Edit verd/models.py to match whatever models your provider supports. The default config uses models available through LiteLLM proxies and OpenRouter.

Usage

# Auto-scan current directory
cd backend && verd "is this production-ready?"

# Single file
verd "is this JWT implementation secure?" -f auth.py

# Multiple files
verd "any issues?" -f auth.py middleware.py routes.py

# Directory
verd "is this codebase sound?" -d src/ --ext .py

# Inline question
verdl "is O(n^2) acceptable for n=1000?"

# Git diffs
verd "are these changes safe?" -g              # unstaged
verd "ready to commit?" -gs                    # staged
verdh "should we merge this?" -gb main         # branch diff

# Pipe
cat auth.py | verd "is this secure?"

# Quiet mode (verdict only, no transcript)
verd "any bugs?" -f app.py -q

# JSON output
verd "any bugs?" -f app.py --json

Modes

Command Models Rounds Speed Cost
verdl 2 1 ~10s ~$0.01
verd 4 2 ~30s ~$0.05
verdh 5 + web search 3 ~70s ~$0.30

Flags

claim                  the question to evaluate (required)

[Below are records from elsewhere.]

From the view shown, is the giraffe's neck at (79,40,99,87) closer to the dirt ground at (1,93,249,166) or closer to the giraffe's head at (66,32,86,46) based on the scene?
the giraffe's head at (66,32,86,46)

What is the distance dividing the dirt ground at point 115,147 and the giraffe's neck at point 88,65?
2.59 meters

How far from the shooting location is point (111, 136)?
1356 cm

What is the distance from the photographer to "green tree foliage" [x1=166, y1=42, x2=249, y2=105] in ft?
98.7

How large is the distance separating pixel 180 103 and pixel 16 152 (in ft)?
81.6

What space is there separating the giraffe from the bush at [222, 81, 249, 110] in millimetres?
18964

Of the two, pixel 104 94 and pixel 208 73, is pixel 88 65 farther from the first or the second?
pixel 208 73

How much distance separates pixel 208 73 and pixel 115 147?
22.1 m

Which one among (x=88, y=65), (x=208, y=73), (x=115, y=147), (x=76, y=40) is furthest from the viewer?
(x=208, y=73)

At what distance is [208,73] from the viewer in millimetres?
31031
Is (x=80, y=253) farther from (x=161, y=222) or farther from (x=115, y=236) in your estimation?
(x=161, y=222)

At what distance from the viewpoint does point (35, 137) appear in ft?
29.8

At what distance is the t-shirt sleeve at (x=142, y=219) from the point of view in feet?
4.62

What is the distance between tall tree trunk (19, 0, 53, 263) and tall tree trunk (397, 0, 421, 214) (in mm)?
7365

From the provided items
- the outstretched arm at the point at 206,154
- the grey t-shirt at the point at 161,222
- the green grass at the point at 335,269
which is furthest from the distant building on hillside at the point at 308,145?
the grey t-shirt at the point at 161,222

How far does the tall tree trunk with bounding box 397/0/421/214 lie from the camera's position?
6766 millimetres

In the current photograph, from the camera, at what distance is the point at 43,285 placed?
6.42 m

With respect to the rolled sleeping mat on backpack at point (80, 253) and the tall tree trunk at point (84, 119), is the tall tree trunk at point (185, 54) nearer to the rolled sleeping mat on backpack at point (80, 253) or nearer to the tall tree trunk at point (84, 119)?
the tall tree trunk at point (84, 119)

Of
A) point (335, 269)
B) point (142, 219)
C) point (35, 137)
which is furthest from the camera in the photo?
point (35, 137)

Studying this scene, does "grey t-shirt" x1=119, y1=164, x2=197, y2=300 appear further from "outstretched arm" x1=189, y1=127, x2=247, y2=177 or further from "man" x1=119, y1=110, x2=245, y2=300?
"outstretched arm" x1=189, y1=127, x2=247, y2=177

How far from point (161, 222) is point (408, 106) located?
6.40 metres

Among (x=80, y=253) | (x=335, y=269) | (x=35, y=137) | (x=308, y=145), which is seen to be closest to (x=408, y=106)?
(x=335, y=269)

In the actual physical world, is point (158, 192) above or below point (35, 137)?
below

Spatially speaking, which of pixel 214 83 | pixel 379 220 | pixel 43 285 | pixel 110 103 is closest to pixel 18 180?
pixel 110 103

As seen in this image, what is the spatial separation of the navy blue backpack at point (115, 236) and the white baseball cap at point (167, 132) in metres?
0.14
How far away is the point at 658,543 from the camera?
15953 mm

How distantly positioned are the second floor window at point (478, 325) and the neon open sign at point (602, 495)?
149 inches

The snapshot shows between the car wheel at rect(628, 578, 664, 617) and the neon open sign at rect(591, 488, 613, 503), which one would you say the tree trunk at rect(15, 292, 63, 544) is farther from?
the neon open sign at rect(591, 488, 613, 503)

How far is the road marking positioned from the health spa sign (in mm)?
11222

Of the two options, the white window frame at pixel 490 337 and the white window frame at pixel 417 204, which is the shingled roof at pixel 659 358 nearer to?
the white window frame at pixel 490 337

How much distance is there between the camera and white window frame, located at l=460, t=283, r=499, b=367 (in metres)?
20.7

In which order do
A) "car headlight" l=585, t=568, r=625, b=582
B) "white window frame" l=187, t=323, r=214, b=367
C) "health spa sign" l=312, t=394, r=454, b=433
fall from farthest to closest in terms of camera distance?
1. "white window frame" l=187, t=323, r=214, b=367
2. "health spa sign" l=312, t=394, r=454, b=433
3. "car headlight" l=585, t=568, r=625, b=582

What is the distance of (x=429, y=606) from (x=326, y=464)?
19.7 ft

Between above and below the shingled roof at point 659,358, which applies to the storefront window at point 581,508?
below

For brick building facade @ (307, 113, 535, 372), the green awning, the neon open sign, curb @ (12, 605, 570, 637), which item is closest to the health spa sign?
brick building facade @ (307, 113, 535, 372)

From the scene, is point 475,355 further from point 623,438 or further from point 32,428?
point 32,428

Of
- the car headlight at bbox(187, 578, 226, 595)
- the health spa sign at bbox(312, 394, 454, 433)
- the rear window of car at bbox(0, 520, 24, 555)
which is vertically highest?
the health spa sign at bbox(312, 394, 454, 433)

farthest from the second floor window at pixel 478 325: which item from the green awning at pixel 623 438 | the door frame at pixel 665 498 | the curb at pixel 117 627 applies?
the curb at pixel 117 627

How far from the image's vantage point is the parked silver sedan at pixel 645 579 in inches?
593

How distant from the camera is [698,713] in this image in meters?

Content input (pick one, or auto-scans current dir):
  -c, --context TEXT     inline content string
  -f FILE [FILE ...]     one or more files
  -d [DIR]               directory (default: current dir)
  -g, --git              unstaged git diff
  -gs, --git-staged      staged git diff
  -gb, --git-branch REF  git diff REF...HEAD

Directory filters:
  --ext EXT [EXT ...]    filter by extension (.py .ts)
  --exclude PATTERN      glob pattern to exclude (test_*)

Output:
  -q, --quiet            hide debate transcript, show only verdict
  --json                 raw JSON output
  --timeout SECONDS      override timeout per model call
  --version              show version

Exit Codes

  • 0 — PASS
  • 1 — FAIL
  • 2 — UNCERTAIN

Useful for scripting: verd "are tests passing?" -f test.py && deploy

MCP — Claude Code / Cursor

Add to ~/.claude.json or ~/.cursor/mcp.json:

{
  "mcpServers": {
    "verd": {
      "command": "verd-mcp",
      "env": {
        "OPENAI_API_KEY": "your-key",
        "OPENAI_BASE_URL": "https://openrouter.ai/api/v1"
      }
    }
  }
}

Then use verd, verdl, or verdh as tools directly in chat.

Slack

Install with Slack dependencies:

pip install verd[slack]

Create a Slack app with Socket Mode, add bot scopes (app_mentions:read, channels:history, chat:write, reactions:write, im:history, im:write, users:read), then:

export SLACK_BOT_TOKEN=xoxb-...
export SLACK_APP_TOKEN=xapp-...
export SLACK_SIGNING_SECRET=...
verd-slack

Usage in Slack:

  • @verd what do you think? — reads thread/channel context, debates, replies
  • @verd deep is this secure? — uses verdh (5 models + web search)
  • @verd quick is this right? — uses verdl (fast)
  • @verd last 50 what's the consensus? — reads last 50 messages
  • /verd should we use Kafka? — slash command with progress updates
  • /verdl is this correct? — quick slash command
  • /verdh any security issues? — deep slash command

How it works

  1. Your question + content gets sent to multiple AI models in parallel
  2. Each model gives its independent assessment (PASS/FAIL/UNCERTAIN)
  3. Models see each other's responses and cross-examine for 1-3 rounds
  4. A stronger judge model synthesizes the debate into a final verdict
  5. You get: verdict, confidence %, strengths, issues, and actionable fixes

The key insight: different models catch different things. Claude spots security issues GPT misses. Gemini catches logic errors DeepSeek overlooks. The debate format forces them to challenge each other rather than just agreeing.